12 Ekim 2024 Cumartesi

ZAMAN AĞACI


Beste KAYA
Bir yaz günüydü. Güneş yerini aya bırakmıştı. Mary ve ailesi yürüyüşe çıkmışlardı. Mary’nin dikkatini büfenin önündeki pamuk şekerler çekmişti. Mary hemen pamuk şekerlerin yanına gitti ve dikkatle incelemeye başladı. Beş dakika filan inceledikten sonra babasından istemek için arkasını dönünce hayrete düştü. Ailesi etrafta yoktu. Ailesi Mary’yi fark etmeden yürüyüşe devam etmişti. Mary hemen ailesini aramaya başladı. On beş dakika olmuştu. Mary hala ailesini arıyordu. Ailesini ararken bir ormana girdi Mary. Saat on bir olmuştu. Ormandaki baykuş sesleri ürkütmüştü onu. Birazcık uykusu gelmiş, bir ağacın altına geçip uyumuştu. Sabah olduğunda kendini başka bir yerde buldu. Etrafı incelemeye başladı. Burası da bir ormandı ama farklı bir ülkenin farklı bir ormanı. Mary ormanın çıkış yolunu bulup ormandan çıktı. İnsanlar çok farklı konuşuyordu Mary’e göre ama onların dili buydu. Mary, etrafındaki bayraklardan buranın Gürcistan olduğunu anladı. Cebinde sadece Çanakkale yazan bir anahtarlık vardı Etrafa bakmaya başlayınca rahatlamıştı. Karşıda Museum yazan bir yer vardı. Museum, müze demekti. Mary hemen müzeye girdi ve oradaki çalışana Çanakkale yazan anahtarlığını gösterdi. Müze görevlisi onun Türkiye’den geldiğini anladı. Gerekli kişilerle görüştükten sonra onu havaalanına götürdü. Uçağının kalkmasına yarım saat vardı ve ailesi telaşla orada birileriyle görüşüyordu. Birdenbire karşılarında Mary’i görünce sevinçten havalara uçtular. Annesi sevinç gözyaşlarıyla Mary’ye sarıldı. Uçağın kalkmasına çok az bir süre kalmıştı. 
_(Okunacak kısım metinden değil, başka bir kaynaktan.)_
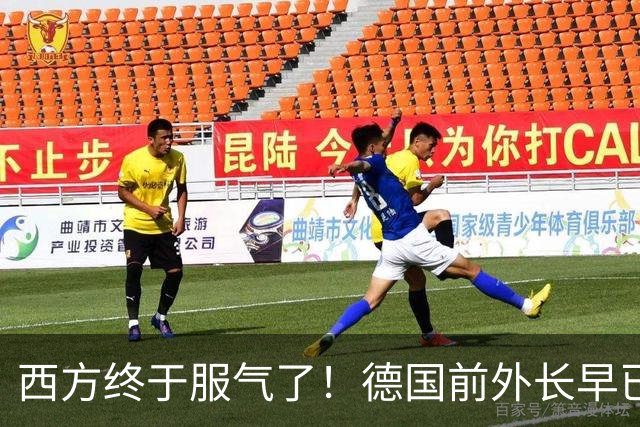 西方终于服气了！德国前外长早已认清现实：美国估计赢不了中国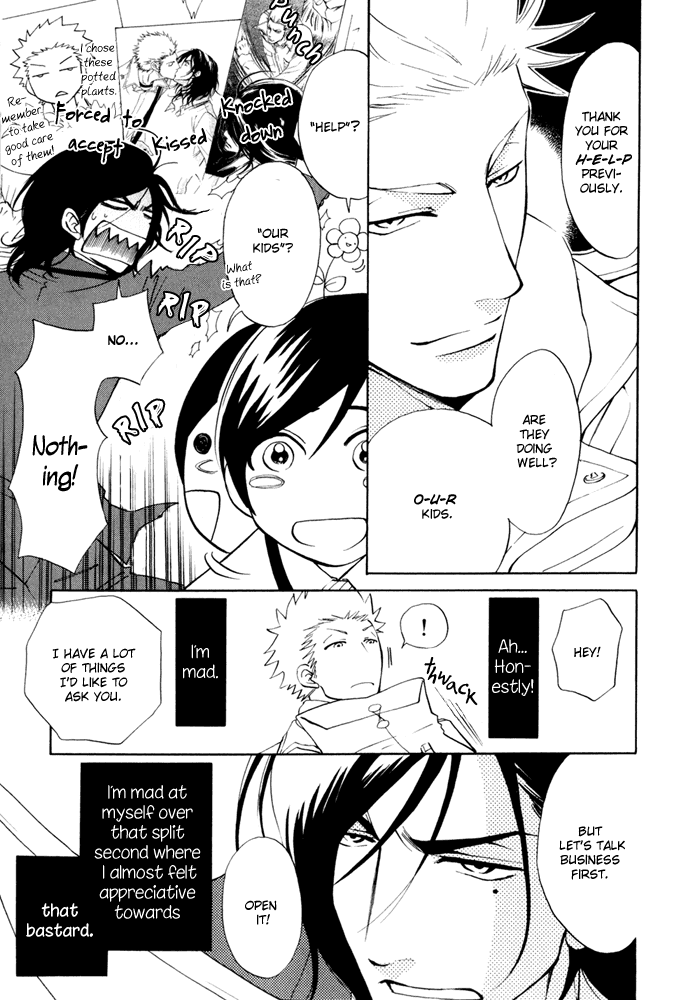 Kare Otoko ni Izumi wo Vol. 1 Ch. 2 第9页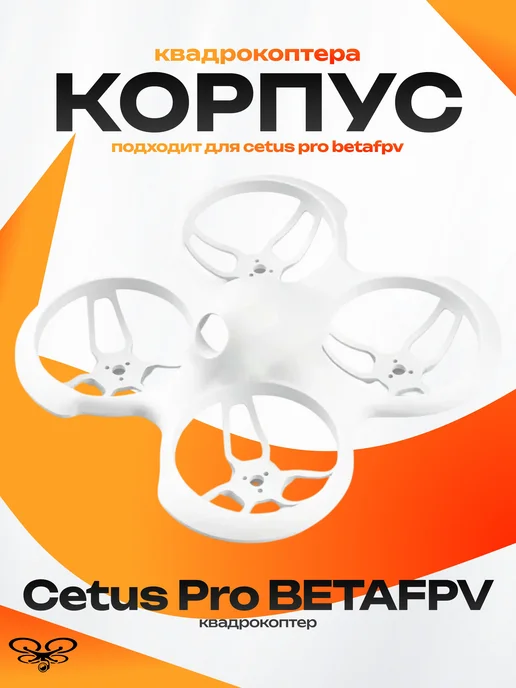 Cetus Pro BETAFPV
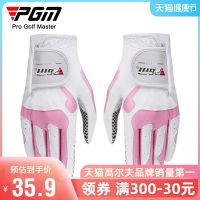 ถุงมือกอล์ฟ PGM Ms Golf ถุงมือกอล์ฟถุงมือผ้าไมโครไฟเบอร์กันลื่นสำหรับผู้ถนัดมือซ้ายและขวา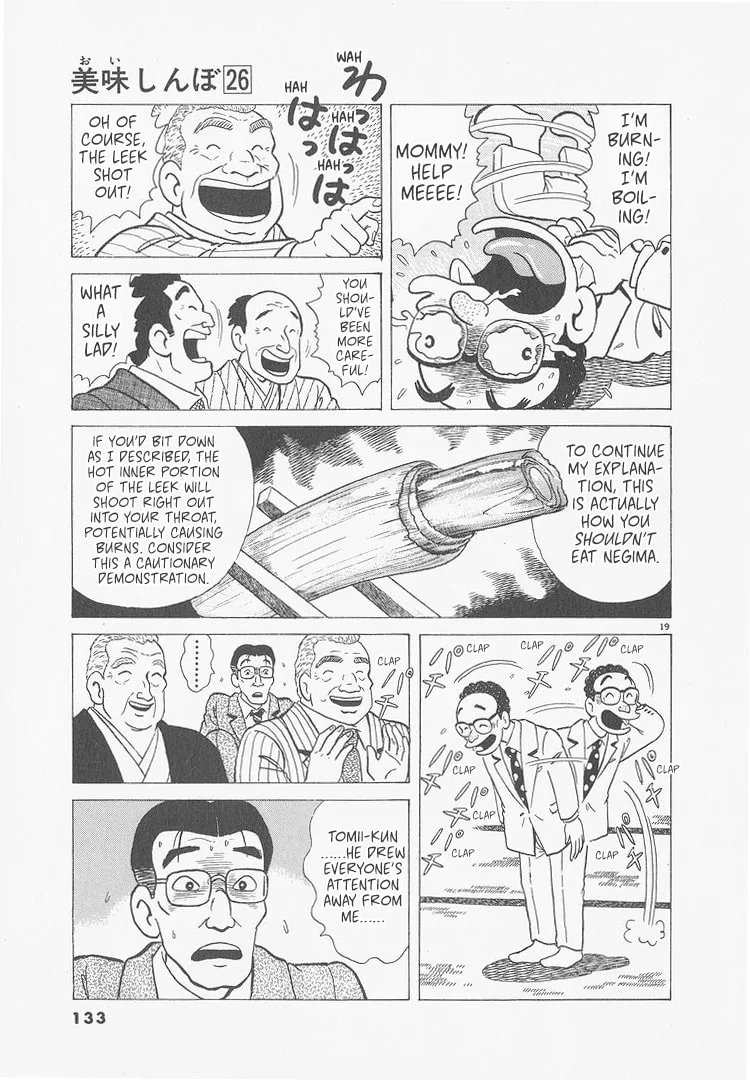 The Gourmet Chapter 241 page 19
Mary, uçakta başından geçen küçük olayı anlattı. Ailesi de aslında kendilerinin kabahatli olduğunu söylüyordu. Böyle bir yerde insan çocuğuna sahip çıkmalıydı. Mary, Çanakkale’den aldıkları anahtarlığa baktı ve şöyle dedi:
-Bu Çanakkale hatırasını ölünceye kadar saklayacağım. O beni size kavuşturdu.